* Task to complete: Repeat the whole of the data, keeping every detail the same.

*** Opening of Dataset ***

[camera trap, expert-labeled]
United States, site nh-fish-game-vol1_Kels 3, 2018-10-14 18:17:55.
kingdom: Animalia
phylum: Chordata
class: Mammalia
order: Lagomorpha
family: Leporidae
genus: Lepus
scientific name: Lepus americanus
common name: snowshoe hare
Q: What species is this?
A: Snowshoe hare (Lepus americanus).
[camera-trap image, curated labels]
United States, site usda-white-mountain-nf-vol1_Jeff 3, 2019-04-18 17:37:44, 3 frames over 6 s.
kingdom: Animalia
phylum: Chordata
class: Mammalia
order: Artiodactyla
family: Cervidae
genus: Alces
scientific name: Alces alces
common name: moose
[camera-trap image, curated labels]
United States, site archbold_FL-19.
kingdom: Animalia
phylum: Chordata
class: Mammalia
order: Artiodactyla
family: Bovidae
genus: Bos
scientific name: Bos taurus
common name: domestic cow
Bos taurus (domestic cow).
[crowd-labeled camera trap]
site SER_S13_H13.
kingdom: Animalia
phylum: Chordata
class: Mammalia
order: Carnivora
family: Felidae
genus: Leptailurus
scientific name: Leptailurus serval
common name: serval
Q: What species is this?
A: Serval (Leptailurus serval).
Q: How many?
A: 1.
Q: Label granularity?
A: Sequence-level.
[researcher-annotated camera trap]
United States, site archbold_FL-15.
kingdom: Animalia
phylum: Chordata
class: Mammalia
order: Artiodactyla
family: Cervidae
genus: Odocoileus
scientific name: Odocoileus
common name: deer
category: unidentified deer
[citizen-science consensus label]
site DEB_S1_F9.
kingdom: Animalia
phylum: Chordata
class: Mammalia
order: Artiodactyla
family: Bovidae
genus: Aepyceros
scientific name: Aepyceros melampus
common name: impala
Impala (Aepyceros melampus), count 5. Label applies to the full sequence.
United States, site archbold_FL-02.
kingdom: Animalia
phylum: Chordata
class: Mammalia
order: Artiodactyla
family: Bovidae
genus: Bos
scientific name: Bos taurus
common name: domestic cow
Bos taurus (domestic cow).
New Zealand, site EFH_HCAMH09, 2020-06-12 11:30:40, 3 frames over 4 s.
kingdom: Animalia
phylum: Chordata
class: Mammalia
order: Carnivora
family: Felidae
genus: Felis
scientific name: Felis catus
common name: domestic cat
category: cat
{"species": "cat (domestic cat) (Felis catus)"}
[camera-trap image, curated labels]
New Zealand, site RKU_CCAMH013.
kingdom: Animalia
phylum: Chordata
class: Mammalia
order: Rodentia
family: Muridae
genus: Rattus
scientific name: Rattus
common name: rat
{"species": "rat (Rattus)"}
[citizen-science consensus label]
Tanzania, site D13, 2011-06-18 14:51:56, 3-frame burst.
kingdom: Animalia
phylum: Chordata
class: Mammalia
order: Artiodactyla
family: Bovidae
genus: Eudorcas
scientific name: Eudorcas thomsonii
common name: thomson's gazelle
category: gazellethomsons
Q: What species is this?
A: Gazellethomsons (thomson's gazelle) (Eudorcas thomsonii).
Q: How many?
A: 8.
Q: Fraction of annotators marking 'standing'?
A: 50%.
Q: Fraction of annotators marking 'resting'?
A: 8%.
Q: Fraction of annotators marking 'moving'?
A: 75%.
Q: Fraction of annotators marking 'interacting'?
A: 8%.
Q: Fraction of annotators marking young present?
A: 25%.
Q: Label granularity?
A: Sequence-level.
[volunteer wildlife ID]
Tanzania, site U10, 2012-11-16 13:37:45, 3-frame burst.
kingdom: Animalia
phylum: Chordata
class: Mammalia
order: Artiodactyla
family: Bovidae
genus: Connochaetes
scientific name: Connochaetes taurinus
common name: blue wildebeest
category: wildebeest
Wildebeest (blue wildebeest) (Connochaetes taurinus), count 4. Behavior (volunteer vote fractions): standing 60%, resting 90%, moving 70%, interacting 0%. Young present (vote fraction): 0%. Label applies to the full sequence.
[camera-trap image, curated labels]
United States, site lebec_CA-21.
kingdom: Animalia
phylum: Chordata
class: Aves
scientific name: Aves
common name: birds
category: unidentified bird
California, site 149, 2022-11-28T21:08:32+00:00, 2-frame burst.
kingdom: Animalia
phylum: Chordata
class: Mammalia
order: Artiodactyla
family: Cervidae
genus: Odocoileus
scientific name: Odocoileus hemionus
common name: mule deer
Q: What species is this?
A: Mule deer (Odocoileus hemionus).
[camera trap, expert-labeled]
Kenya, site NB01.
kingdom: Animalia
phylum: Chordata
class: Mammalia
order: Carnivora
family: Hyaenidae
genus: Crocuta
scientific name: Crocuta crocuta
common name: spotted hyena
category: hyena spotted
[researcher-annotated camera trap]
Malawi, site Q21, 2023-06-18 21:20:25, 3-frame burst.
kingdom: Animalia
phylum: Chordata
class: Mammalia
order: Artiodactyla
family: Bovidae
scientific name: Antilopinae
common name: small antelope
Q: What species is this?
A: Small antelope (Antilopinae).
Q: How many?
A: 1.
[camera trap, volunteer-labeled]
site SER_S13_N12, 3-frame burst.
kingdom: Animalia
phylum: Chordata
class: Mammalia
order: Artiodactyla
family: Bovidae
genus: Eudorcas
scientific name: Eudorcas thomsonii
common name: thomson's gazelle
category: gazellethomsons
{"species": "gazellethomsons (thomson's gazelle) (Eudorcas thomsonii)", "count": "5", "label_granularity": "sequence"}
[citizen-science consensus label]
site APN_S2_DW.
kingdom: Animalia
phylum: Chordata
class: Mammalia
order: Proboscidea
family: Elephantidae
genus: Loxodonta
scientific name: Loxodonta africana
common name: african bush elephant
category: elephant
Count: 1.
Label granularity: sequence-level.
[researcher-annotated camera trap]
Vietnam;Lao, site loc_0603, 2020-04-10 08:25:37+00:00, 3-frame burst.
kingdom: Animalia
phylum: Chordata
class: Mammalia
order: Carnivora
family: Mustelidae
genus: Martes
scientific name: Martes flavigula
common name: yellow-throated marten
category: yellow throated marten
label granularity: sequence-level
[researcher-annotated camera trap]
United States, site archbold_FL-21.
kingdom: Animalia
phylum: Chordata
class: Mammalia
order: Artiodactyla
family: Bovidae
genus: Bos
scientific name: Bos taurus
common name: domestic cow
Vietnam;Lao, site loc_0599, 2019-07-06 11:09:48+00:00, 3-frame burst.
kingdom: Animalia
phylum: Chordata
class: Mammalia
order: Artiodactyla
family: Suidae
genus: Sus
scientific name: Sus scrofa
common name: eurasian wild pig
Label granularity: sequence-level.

*** Close of Dataset ***

* Exercise response:
[camera trap, expert-labeled]
United States, site nh-fish-game-vol1_Kels 3, 2018-10-14 18:17:55.
kingdom: Animalia
phylum: Chordata
class: Mammalia
order: Lagomorpha
family: Leporidae
genus: Lepus
scientific name: Lepus americanus
common name: snowshoe hare
Q: What species is this?
A: Snowshoe hare (Lepus americanus).
[camera-trap image, curated labels]
United States, site usda-white-mountain-nf-vol1_Jeff 3, 2019-04-18 17:37:44, 3 frames over 6 s.
kingdom: Animalia
phylum: Chordata
class: Mammalia
order: Artiodactyla
family: Cervidae
genus: Alces
scientific name: Alces alces
common name: moose
[camera-trap image, curated labels]
United States, site archbold_FL-19.
kingdom: Animalia
phylum: Chordata
class: Mammalia
order: Artiodactyla
family: Bovidae
genus: Bos
scientific name: Bos taurus
common name: domestic cow
Bos taurus (domestic cow).
[crowd-labeled camera trap]
site SER_S13_H13.
kingdom: Animalia
phylum: Chordata
class: Mammalia
order: Carnivora
family: Felidae
genus: Leptailurus
scientific name: Leptailurus serval
common name: serval
Q: What species is this?
A: Serval (Leptailurus serval).
Q: How many?
A: 1.
Q: Label granularity?
A: Sequence-level.
[researcher-annotated camera trap]
United States, site archbold_FL-15.
kingdom: Animalia
phylum: Chordata
class: Mammalia
order: Artiodactyla
family: Cervidae
genus: Odocoileus
scientific name: Odocoileus
common name: deer
category: unidentified deer
[citizen-science consensus label]
site DEB_S1_F9.
kingdom: Animalia
phylum: Chordata
class: Mammalia
order: Artiodactyla
family: Bovidae
genus: Aepyceros
scientific name: Aepyceros melampus
common name: impala
Impala (Aepyceros melampus), count 5. Label applies to the full sequence.
United States, site archbold_FL-02.
kingdom: Animalia
phylum: Chordata
class: Mammalia
order: Artiodactyla
family: Bovidae
genus: Bos
scientific name: Bos taurus
common name: domestic cow
Bos taurus (domestic cow).
New Zealand, site EFH_HCAMH09, 2020-06-12 11:30:40, 3 frames over 4 s.
kingdom: Animalia
phylum: Chordata
class: Mammalia
order: Carnivora
family: Felidae
genus: Felis
scientific name: Felis catus
common name: domestic cat
category: cat
{"species": "cat (domestic cat) (Felis catus)"}
[camera-trap image, curated labels]
New Zealand, site RKU_CCAMH013.
kingdom: Animalia
phylum: Chordata
class: Mammalia
order: Rodentia
family: Muridae
genus: Rattus
scientific name: Rattus
common name: rat
{"species": "rat (Rattus)"}
[citizen-science consensus label]
Tanzania, site D13, 2011-06-18 14:51:56, 3-frame burst.
kingdom: Animalia
phylum: Chordata
class: Mammalia
order: Artiodactyla
family: Bovidae
genus: Eudorcas
scientific name: Eudorcas thomsonii
common name: thomson's gazelle
category: gazellethomsons
Q: What species is this?
A: Gazellethomsons (thomson's gazelle) (Eudorcas thomsonii).
Q: How many?
A: 8.
Q: Fraction of annotators marking 'standing'?
A: 50%.
Q: Fraction of annotators marking 'resting'?
A: 8%.
Q: Fraction of annotators marking 'moving'?
A: 75%.
Q: Fraction of annotators marking 'interacting'?
A: 8%.
Q: Fraction of annotators marking young present?
A: 25%.
Q: Label granularity?
A: Sequence-level.
[volunteer wildlife ID]
Tanzania, site U10, 2012-11-16 13:37:45, 3-frame burst.
kingdom: Animalia
phylum: Chordata
class: Mammalia
order: Artiodactyla
family: Bovidae
genus: Connochaetes
scientific name: Connochaetes taurinus
common name: blue wildebeest
category: wildebeest
Wildebeest (blue wildebeest) (Connochaetes taurinus), count 4. Behavior (volunteer vote fractions): standing 60%, resting 90%, moving 70%, interacting 0%. Young present (vote fraction): 0%. Label applies to the full sequence.
[camera-trap image, curated labels]
United States, site lebec_CA-21.
kingdom: Animalia
phylum: Chordata
class: Aves
scientific name: Aves
common name: birds
category: unidentified bird
California, site 149, 2022-11-28T21:08:32+00:00, 2-frame burst.
kingdom: Animalia
phylum: Chordata
class: Mammalia
order: Artiodactyla
family: Cervidae
genus: Odocoileus
scientific name: Odocoileus hemionus
common name: mule deer
Q: What species is this?
A: Mule deer (Odocoileus hemionus).
[camera trap, expert-labeled]
Kenya, site NB01.
kingdom: Animalia
phylum: Chordata
class: Mammalia
order: Carnivora
family: Hyaenidae
genus: Crocuta
scientific name: Crocuta crocuta
common name: spotted hyena
category: hyena spotted
[researcher-annotated camera trap]
Malawi, site Q21, 2023-06-18 21:20:25, 3-frame burst.
kingdom: Animalia
phylum: Chordata
class: Mammalia
order: Artiodactyla
family: Bovidae
scientific name: Antilopinae
common name: small antelope
Q: What species is this?
A: Small antelope (Antilopinae).
Q: How many?
A: 1.
[camera trap, volunteer-labeled]
site SER_S13_N12, 3-frame burst.
kingdom: Animalia
phylum: Chordata
class: Mammalia
order: Artiodactyla
family: Bovidae
genus: Eudorcas
scientific name: Eudorcas thomsonii
common name: thomson's gazelle
category: gazellethomsons
{"species": "gazellethomsons (thomson's gazelle) (Eudorcas thomsonii)", "count": "5", "label_granularity": "sequence"}
[citizen-science consensus label]
site APN_S2_DW.
kingdom: Animalia
phylum: Chordata
class: Mammalia
order: Proboscidea
family: Elephantidae
genus: Loxodonta
scientific name: Loxodonta africana
common name: african bush elephant
category: elephant
Count: 1.
Label granularity: sequence-level.
[researcher-annotated camera trap]
Vietnam;Lao, site loc_0603, 2020-04-10 08:25:37+00:00, 3-frame burst.
kingdom: Animalia
phylum: Chordata
class: Mammalia
order: Carnivora
family: Mustelidae
genus: Martes
scientific name: Martes flavigula
common name: yellow-throated marten
category: yellow throated marten
label granularity: sequence-level
[researcher-annotated camera trap]
United States, site archbold_FL-21.
kingdom: Animalia
phylum: Chordata
class: Mammalia
order: Artiodactyla
family: Bovidae
genus: Bos
scientific name: Bos taurus
common name: domestic cow
Vietnam;Lao, site loc_0599, 2019-07-06 11:09:48+00:00, 3-frame burst.
kingdom: Animalia
phylum: Chordata
class: Mammalia
order: Artiodactyla
family: Suidae
genus: Sus
scientific name: Sus scrofa
common name: eurasian wild pig
Label granularity: sequence-level.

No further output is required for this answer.